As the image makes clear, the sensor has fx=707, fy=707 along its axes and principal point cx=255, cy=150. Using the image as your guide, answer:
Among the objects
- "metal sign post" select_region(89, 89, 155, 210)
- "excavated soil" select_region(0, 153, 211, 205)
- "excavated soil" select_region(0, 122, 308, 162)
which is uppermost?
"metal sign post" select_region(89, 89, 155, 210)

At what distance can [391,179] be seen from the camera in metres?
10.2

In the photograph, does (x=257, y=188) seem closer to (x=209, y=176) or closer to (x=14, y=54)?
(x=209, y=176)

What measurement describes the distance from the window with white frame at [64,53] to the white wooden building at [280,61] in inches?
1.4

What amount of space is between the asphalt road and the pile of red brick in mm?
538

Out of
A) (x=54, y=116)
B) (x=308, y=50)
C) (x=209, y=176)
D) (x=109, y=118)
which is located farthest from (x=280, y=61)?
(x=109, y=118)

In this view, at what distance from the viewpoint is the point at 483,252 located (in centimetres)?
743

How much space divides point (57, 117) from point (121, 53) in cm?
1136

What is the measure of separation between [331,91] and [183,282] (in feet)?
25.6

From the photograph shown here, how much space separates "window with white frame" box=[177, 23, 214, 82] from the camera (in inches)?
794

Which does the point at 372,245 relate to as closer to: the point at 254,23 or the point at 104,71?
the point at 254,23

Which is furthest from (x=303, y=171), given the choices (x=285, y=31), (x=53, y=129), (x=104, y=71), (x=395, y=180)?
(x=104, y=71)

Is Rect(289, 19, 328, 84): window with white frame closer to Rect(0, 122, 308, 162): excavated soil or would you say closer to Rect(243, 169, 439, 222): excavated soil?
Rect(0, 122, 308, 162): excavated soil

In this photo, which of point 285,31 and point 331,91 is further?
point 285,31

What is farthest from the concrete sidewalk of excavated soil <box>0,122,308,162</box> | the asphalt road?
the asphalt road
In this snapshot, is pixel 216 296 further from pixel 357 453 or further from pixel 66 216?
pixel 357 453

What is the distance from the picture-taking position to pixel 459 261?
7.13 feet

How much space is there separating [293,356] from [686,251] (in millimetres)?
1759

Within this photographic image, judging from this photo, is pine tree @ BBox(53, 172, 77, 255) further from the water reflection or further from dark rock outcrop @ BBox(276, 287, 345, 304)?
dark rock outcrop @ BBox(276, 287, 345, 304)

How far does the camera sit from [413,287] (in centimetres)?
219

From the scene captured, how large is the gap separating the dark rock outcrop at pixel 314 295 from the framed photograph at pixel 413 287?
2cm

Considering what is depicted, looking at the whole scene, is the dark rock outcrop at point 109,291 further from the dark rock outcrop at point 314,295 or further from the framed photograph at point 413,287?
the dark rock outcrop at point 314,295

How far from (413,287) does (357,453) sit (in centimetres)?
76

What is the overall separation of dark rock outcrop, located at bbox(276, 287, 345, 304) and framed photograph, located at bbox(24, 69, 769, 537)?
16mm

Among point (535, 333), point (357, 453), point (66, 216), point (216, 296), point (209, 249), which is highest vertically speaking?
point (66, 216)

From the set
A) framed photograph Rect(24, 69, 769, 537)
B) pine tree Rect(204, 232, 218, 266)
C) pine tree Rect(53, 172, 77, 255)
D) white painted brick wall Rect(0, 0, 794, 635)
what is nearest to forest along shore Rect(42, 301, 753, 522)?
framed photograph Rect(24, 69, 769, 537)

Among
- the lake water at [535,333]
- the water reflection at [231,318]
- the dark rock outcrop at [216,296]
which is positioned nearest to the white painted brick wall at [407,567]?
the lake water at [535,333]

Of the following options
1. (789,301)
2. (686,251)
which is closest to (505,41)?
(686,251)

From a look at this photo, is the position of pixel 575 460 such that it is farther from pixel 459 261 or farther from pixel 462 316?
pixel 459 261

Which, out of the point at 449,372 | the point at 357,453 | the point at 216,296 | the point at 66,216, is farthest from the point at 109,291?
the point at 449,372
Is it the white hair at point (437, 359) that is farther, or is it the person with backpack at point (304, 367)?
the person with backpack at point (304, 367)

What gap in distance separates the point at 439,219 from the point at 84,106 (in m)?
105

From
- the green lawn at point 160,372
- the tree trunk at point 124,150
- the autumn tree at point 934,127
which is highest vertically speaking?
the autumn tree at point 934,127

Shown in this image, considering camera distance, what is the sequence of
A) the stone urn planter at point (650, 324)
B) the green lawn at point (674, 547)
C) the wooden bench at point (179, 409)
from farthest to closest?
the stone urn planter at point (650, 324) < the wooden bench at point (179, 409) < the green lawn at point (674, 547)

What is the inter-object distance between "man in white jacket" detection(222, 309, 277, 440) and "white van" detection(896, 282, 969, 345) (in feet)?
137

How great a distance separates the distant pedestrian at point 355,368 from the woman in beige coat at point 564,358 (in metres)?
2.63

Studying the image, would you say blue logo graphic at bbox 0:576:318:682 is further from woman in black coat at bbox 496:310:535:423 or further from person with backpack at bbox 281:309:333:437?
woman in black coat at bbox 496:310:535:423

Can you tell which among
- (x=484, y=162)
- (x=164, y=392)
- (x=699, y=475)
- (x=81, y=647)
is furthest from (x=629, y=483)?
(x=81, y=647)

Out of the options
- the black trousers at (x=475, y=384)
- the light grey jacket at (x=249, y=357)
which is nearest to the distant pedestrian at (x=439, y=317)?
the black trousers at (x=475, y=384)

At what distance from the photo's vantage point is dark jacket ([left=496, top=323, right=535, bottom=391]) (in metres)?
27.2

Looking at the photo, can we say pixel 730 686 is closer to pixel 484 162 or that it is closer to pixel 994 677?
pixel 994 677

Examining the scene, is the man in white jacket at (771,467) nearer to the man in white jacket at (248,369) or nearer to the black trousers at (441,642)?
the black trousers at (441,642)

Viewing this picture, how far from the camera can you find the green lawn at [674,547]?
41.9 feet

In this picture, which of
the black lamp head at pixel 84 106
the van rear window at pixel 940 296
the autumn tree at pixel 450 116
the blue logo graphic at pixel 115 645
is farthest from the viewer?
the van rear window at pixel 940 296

---+---

Reproduce all of the material above word for word, with no changes.

» Written solution
As the image makes clear, the sensor has fx=707, fy=707 along its axes and principal point cx=255, cy=150. Using the image as your guide, answer:
Among the objects
- "metal sign post" select_region(89, 89, 155, 210)
- "excavated soil" select_region(0, 153, 211, 205)
- "excavated soil" select_region(0, 122, 308, 162)
which is uppermost?
"metal sign post" select_region(89, 89, 155, 210)

At what distance can [391,179] be seen from the camera in metres?
10.2

In the photograph, does (x=257, y=188) seem closer to (x=209, y=176) or closer to (x=14, y=54)?
(x=209, y=176)

What measurement describes the distance from the window with white frame at [64,53] to the white wooden building at [280,61] in inches?
1.4

What amount of space is between the asphalt road and the pile of red brick in mm?
538

Out of
A) (x=54, y=116)
B) (x=308, y=50)
C) (x=209, y=176)
D) (x=109, y=118)
which is located farthest from (x=280, y=61)?
(x=109, y=118)

In this view, at what distance from the viewpoint is the point at 483,252 located (in centimetres)?
743

How much space divides point (57, 117) from point (121, 53) in cm?
1136

What is the measure of separation between [331,91] and [183,282] (in feet)?
25.6

From the photograph shown here, how much space separates "window with white frame" box=[177, 23, 214, 82] from the camera (in inches)?
794

Which does the point at 372,245 relate to as closer to: the point at 254,23 or the point at 104,71?
the point at 254,23

Which is furthest from (x=303, y=171), given the choices (x=285, y=31), (x=53, y=129), (x=104, y=71), (x=395, y=180)?
(x=104, y=71)

Is Rect(289, 19, 328, 84): window with white frame closer to Rect(0, 122, 308, 162): excavated soil or would you say closer to Rect(243, 169, 439, 222): excavated soil?
Rect(0, 122, 308, 162): excavated soil

In this photo, which of point 285,31 and point 331,91 is further?
point 285,31

What is farthest from the concrete sidewalk of excavated soil <box>0,122,308,162</box> | the asphalt road?
the asphalt road
In this snapshot, is pixel 216 296 further from pixel 357 453 or further from pixel 66 216?
pixel 357 453

What is the distance from the picture-taking position to pixel 459 261?
7.13 feet

How much space is there separating [293,356] from [686,251] (in millimetres)?
1759

Within this photographic image, judging from this photo, is pine tree @ BBox(53, 172, 77, 255) further from the water reflection or further from dark rock outcrop @ BBox(276, 287, 345, 304)?
dark rock outcrop @ BBox(276, 287, 345, 304)

How far does the camera sit from [413,287] (in centimetres)?
219

From the scene captured, how large is the gap separating the dark rock outcrop at pixel 314 295 from the framed photograph at pixel 413 287?
2cm

Considering what is depicted, looking at the whole scene, is the dark rock outcrop at point 109,291 further from the dark rock outcrop at point 314,295 or further from the framed photograph at point 413,287?
the dark rock outcrop at point 314,295

How far from (413,287) does (357,453) sit (in centimetres)?
76

What is the overall separation of dark rock outcrop, located at bbox(276, 287, 345, 304) and framed photograph, located at bbox(24, 69, 769, 537)?
16mm

Among point (535, 333), point (357, 453), point (66, 216), point (216, 296), point (209, 249), which is highest vertically speaking?
point (66, 216)

From the set
A) framed photograph Rect(24, 69, 769, 537)
B) pine tree Rect(204, 232, 218, 266)
C) pine tree Rect(53, 172, 77, 255)
D) white painted brick wall Rect(0, 0, 794, 635)
what is nearest to forest along shore Rect(42, 301, 753, 522)?
framed photograph Rect(24, 69, 769, 537)

Among
- the lake water at [535,333]
- the water reflection at [231,318]
- the dark rock outcrop at [216,296]
which is positioned nearest to the white painted brick wall at [407,567]?
the lake water at [535,333]

Of the following options
1. (789,301)
2. (686,251)
which is closest to (505,41)?
(686,251)

From a look at this photo, is the position of pixel 575 460 such that it is farther from pixel 459 261 or farther from pixel 462 316?
pixel 459 261

Which, out of the point at 449,372 | the point at 357,453 | the point at 216,296 | the point at 66,216, is farthest from the point at 109,291?
the point at 449,372
Is it the white hair at point (437, 359) that is farther, or is it the person with backpack at point (304, 367)?
the person with backpack at point (304, 367)

What gap in distance separates the point at 439,219 from the point at 84,106 (in m)?
105

From
- the green lawn at point 160,372
- the tree trunk at point 124,150
- the autumn tree at point 934,127
which is highest vertically speaking?
the autumn tree at point 934,127

Shown in this image, considering camera distance, what is the sequence of
A) the stone urn planter at point (650, 324)
B) the green lawn at point (674, 547)
C) the wooden bench at point (179, 409)
from farthest to closest?
the stone urn planter at point (650, 324) < the wooden bench at point (179, 409) < the green lawn at point (674, 547)

What is the inter-object distance between "man in white jacket" detection(222, 309, 277, 440) and "white van" detection(896, 282, 969, 345) (in feet)?
137

How great a distance separates the distant pedestrian at point 355,368 from the woman in beige coat at point 564,358 (in metres)?
2.63

Studying the image, would you say blue logo graphic at bbox 0:576:318:682 is further from woman in black coat at bbox 496:310:535:423 or further from person with backpack at bbox 281:309:333:437?
woman in black coat at bbox 496:310:535:423

Can you tell which among
- (x=484, y=162)
- (x=164, y=392)
- (x=699, y=475)
- (x=81, y=647)
is furthest from (x=629, y=483)?
(x=81, y=647)

Out of the options
- the black trousers at (x=475, y=384)
- the light grey jacket at (x=249, y=357)
which is nearest to the distant pedestrian at (x=439, y=317)?
the black trousers at (x=475, y=384)

At what distance from the photo's vantage point is dark jacket ([left=496, top=323, right=535, bottom=391]) (in metres)?
27.2

Looking at the photo, can we say pixel 730 686 is closer to pixel 484 162 or that it is closer to pixel 994 677?
pixel 994 677

Examining the scene, is the man in white jacket at (771,467) nearer to the man in white jacket at (248,369) or nearer to the black trousers at (441,642)?
the black trousers at (441,642)

Viewing this picture, how far from the camera can you find the green lawn at [674,547]?
41.9 feet

In this picture, which of
the black lamp head at pixel 84 106
the van rear window at pixel 940 296
the autumn tree at pixel 450 116
the blue logo graphic at pixel 115 645
is farthest from the viewer?
the van rear window at pixel 940 296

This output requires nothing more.